**EXTRAIT DU DOCUMENT:**

※ ※ ※

Lait, pommes de terre, miel… Quels risques de pénuries avec la sécheresse?

 

Les différentes vagues de chaleur et la sécheresse de ces dernières semaines ont mis à mal un grand nombre de cultures. Entre inquiétude montante et productions en péril, les professionnels du secteur ne savent pas à quoi s’attendre pour les récoltes annuelles, même si une tendance se profile. Les rayons des magasins vont-ils se vider de certains produits, comme ce fut le cas pour la moutarde et l’huile de tournesol ces derniers mois ?

Si la situation ne devient pas si dramatique, les baisses de production seront, elles bien réelles. La demande serait alors plus élevée que l’offre disponible, ce qui pourrait faire augmenter les prix. Sans pour autant parler de pénuries pour le moment, les professionnels de l’agroalimentaire s’inquiètent. A terme, la liste des produits touchés pourrait être longue. Pour le moment le lait, le miel et les pommes de terre sortent du lot car des difficultés de rendement sont déjà constatées.

 

Un lait de moins bonne qualité

C’est officiel, les prairies françaises ne sont plus verdoyantes, mais ressemblent plutôt à des «paillassons». Alors qu’il ne voulait pas alarmer sur la situation, et promettait qu’il n’y aurait pas de pénuries, il y a encore quelques semaines, Thierry Roquefeuil a aujourd’hui changé de discours. «Les choses s’emballent un peu plus toutes les semaines, les éleveurs commencent à être paniqués», décrit le président de la Fédération nationale des producteurs de lait (FNPL). Ce qui rend la situation inédite, c’est la localisation de la sécheresse et des vagues de chaleur. Les années précédentes, certains secteurs étaient épargnés comme le Nord, la Normandie ou encore la Bretagne, alors qu’aujourd’hui tout le territoire est concerné.

※ ※ ※

**EXERCICES:**
[1] D'après l'article sur la sécheresse, quel poste occupe Thierry Roquefeuil ?
[2] Recopiez tout le passage de l'article sur la sécheresse qui va de « Si la situation » jusqu'à « sont déjà constatées. ».

※ ※ ※

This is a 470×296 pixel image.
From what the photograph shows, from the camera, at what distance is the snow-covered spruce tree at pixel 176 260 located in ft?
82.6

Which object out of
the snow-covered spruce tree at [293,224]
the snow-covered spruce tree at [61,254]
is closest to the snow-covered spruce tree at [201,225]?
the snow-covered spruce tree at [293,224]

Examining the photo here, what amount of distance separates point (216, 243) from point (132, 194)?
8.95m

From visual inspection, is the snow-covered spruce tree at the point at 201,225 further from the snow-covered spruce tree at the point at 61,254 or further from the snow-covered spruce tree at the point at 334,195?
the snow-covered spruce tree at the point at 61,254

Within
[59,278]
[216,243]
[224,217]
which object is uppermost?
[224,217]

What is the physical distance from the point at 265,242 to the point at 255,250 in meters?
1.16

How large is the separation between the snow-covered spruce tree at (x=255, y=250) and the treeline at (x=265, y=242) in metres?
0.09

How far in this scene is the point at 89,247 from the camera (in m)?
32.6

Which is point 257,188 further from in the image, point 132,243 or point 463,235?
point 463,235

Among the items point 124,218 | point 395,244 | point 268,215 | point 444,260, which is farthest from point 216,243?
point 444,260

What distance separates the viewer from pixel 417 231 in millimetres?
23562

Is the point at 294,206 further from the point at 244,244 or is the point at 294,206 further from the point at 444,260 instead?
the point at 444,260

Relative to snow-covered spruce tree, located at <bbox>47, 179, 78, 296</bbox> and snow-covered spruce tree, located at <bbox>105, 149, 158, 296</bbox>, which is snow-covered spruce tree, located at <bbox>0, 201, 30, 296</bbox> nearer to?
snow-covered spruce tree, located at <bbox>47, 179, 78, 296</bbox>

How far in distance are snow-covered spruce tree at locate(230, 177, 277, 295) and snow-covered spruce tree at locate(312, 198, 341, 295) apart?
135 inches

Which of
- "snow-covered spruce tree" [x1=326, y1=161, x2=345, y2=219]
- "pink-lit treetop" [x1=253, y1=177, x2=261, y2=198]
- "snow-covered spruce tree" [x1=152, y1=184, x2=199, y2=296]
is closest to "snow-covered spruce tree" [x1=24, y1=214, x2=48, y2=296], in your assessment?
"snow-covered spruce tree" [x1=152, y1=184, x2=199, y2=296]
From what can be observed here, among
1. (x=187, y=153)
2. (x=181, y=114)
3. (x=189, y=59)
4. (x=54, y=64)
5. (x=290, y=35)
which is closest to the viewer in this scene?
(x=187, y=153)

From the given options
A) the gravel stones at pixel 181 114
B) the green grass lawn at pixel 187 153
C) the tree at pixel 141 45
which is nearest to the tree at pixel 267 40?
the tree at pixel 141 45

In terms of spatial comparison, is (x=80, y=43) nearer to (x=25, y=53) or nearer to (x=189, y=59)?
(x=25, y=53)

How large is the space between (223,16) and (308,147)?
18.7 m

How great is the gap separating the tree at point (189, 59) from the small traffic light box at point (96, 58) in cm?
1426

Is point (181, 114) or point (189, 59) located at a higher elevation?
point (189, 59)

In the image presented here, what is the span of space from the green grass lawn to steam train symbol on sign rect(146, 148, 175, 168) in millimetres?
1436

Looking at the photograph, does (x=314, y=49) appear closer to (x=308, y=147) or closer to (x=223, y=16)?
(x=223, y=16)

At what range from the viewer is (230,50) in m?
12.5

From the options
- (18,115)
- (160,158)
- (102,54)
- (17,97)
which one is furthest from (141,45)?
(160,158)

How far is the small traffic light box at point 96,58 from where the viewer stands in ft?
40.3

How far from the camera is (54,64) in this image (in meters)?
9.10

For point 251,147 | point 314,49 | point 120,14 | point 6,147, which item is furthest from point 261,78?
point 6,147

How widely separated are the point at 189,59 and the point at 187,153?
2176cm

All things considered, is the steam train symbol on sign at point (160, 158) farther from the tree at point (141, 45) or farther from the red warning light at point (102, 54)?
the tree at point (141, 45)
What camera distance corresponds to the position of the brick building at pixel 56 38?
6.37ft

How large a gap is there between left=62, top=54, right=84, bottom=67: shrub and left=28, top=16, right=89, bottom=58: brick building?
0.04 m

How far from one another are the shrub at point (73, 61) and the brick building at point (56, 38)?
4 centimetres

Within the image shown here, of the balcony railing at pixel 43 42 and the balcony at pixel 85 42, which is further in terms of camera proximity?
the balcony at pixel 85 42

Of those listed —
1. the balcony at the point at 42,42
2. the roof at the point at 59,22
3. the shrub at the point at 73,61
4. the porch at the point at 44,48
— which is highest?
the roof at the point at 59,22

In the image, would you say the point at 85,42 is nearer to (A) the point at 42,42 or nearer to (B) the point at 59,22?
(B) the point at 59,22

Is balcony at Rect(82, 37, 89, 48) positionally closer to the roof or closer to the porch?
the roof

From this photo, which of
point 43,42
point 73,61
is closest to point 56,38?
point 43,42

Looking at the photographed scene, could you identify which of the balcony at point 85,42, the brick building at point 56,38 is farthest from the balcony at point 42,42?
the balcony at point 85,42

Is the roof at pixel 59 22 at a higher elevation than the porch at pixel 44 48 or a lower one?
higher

※ ※ ※

**RÉPONSES DONNÉES:**
[1] Il est président de la Fédération nationale des producteurs de lait (FNPL).

[2]
Si la situation ne devient pas si dramatique, les baisses de production seront, elles bien réelles. La demande serait alors plus élevée que l’offre disponible, ce qui pourrait faire augmenter les prix. Sans pour autant parler de pénuries pour le moment, les professionnels de l’agroalimentaire s’inquiètent. A terme, la liste des produits touchés pourrait être longue. Pour le moment le lait, le miel et les pommes de terre sortent du lot car des difficultés de rendement sont déjà constatées.